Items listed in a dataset
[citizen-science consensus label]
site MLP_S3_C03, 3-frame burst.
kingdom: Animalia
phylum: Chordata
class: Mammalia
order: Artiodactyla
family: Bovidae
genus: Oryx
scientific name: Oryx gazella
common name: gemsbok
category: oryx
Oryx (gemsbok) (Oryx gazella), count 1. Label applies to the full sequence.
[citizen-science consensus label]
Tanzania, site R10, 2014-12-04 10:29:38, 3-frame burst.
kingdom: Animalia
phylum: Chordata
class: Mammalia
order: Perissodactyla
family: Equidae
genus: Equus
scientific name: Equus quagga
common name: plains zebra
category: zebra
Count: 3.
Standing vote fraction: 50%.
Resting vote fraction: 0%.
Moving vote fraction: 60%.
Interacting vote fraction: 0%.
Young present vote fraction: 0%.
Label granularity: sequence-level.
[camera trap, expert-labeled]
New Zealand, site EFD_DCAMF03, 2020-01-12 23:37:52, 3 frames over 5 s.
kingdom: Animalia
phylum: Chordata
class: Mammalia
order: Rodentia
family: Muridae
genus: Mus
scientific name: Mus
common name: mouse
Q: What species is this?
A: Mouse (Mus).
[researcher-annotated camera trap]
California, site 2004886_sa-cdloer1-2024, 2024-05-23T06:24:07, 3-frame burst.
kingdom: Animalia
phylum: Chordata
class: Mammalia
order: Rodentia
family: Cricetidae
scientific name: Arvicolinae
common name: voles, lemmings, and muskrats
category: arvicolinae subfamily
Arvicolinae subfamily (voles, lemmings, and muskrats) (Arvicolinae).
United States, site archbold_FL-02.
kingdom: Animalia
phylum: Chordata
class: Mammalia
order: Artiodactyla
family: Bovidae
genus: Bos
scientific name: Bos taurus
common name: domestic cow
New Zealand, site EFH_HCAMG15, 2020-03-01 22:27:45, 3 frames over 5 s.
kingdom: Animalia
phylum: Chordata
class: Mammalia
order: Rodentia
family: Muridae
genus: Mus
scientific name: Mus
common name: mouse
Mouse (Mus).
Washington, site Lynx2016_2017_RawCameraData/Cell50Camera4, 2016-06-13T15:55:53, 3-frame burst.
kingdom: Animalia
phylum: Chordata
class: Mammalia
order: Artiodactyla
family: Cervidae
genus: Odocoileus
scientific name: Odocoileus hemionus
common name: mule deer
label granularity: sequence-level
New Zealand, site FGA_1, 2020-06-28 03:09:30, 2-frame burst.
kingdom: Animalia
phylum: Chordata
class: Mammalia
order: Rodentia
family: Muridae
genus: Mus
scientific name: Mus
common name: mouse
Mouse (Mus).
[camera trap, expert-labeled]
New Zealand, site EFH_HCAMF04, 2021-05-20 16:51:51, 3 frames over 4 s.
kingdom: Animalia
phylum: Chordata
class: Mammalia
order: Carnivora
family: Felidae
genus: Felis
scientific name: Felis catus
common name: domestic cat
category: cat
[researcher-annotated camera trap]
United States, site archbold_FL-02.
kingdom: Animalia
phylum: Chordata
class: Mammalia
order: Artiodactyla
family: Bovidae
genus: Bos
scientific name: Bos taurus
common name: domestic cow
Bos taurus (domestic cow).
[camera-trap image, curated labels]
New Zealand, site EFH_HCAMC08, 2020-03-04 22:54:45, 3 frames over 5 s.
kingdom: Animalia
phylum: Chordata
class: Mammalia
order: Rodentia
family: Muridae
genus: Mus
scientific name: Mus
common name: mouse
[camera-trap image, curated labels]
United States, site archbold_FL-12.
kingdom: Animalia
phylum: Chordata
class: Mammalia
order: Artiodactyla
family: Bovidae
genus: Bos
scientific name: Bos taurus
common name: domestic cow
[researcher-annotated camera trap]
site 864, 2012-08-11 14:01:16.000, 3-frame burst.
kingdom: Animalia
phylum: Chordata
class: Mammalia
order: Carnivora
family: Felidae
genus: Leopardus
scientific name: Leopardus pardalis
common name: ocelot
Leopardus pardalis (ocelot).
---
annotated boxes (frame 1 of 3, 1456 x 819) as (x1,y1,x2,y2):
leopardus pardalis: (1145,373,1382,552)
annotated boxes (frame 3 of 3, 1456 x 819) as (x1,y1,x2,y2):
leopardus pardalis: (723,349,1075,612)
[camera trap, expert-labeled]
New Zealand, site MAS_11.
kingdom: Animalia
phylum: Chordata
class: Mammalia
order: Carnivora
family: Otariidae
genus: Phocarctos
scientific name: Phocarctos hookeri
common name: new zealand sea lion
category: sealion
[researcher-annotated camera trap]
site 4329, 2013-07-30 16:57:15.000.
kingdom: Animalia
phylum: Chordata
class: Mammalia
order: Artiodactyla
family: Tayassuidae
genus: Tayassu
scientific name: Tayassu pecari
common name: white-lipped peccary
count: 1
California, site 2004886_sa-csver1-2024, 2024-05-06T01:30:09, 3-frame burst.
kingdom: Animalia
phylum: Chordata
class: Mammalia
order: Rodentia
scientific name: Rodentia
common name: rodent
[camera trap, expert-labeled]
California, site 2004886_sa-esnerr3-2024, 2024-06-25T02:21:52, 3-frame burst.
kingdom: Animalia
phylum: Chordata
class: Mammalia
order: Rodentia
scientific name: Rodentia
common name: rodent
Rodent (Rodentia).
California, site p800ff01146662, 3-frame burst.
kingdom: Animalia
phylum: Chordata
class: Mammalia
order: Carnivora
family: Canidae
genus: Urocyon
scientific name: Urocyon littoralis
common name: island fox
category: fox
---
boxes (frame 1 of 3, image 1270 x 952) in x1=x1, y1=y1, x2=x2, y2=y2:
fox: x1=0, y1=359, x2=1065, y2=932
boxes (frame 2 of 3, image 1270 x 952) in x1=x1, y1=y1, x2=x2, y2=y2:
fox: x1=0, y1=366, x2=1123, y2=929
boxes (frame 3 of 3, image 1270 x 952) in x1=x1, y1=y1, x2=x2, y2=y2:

What the task requires —
After locating the line with "scientific name: Leopardus pardalis", please repeat it and every line after it exactly, through the end of the data above.

Solution for this exercise —
scientific name: Leopardus pardalis
common name: ocelot
Leopardus pardalis (ocelot).
---
annotated boxes (frame 1 of 3, 1456 x 819) as (x1,y1,x2,y2):
leopardus pardalis: (1145,373,1382,552)
annotated boxes (frame 3 of 3, 1456 x 819) as (x1,y1,x2,y2):
leopardus pardalis: (723,349,1075,612)
[camera trap, expert-labeled]
New Zealand, site MAS_11.
kingdom: Animalia
phylum: Chordata
class: Mammalia
order: Carnivora
family: Otariidae
genus: Phocarctos
scientific name: Phocarctos hookeri
common name: new zealand sea lion
category: sealion
[researcher-annotated camera trap]
site 4329, 2013-07-30 16:57:15.000.
kingdom: Animalia
phylum: Chordata
class: Mammalia
order: Artiodactyla
family: Tayassuidae
genus: Tayassu
scientific name: Tayassu pecari
common name: white-lipped peccary
count: 1
California, site 2004886_sa-csver1-2024, 2024-05-06T01:30:09, 3-frame burst.
kingdom: Animalia
phylum: Chordata
class: Mammalia
order: Rodentia
scientific name: Rodentia
common name: rodent
[camera trap, expert-labeled]
California, site 2004886_sa-esnerr3-2024, 2024-06-25T02:21:52, 3-frame burst.
kingdom: Animalia
phylum: Chordata
class: Mammalia
order: Rodentia
scientific name: Rodentia
common name: rodent
Rodent (Rodentia).
California, site p800ff01146662, 3-frame burst.
kingdom: Animalia
phylum: Chordata
class: Mammalia
order: Carnivora
family: Canidae
genus: Urocyon
scientific name: Urocyon littoralis
common name: island fox
category: fox
---
boxes (frame 1 of 3, image 1270 x 952) in x1=x1, y1=y1, x2=x2, y2=y2:
fox: x1=0, y1=359, x2=1065, y2=932
boxes (frame 2 of 3, image 1270 x 952) in x1=x1, y1=y1, x2=x2, y2=y2:
fox: x1=0, y1=366, x2=1123, y2=929
boxes (frame 3 of 3, image 1270 x 952) in x1=x1, y1=y1, x2=x2, y2=y2:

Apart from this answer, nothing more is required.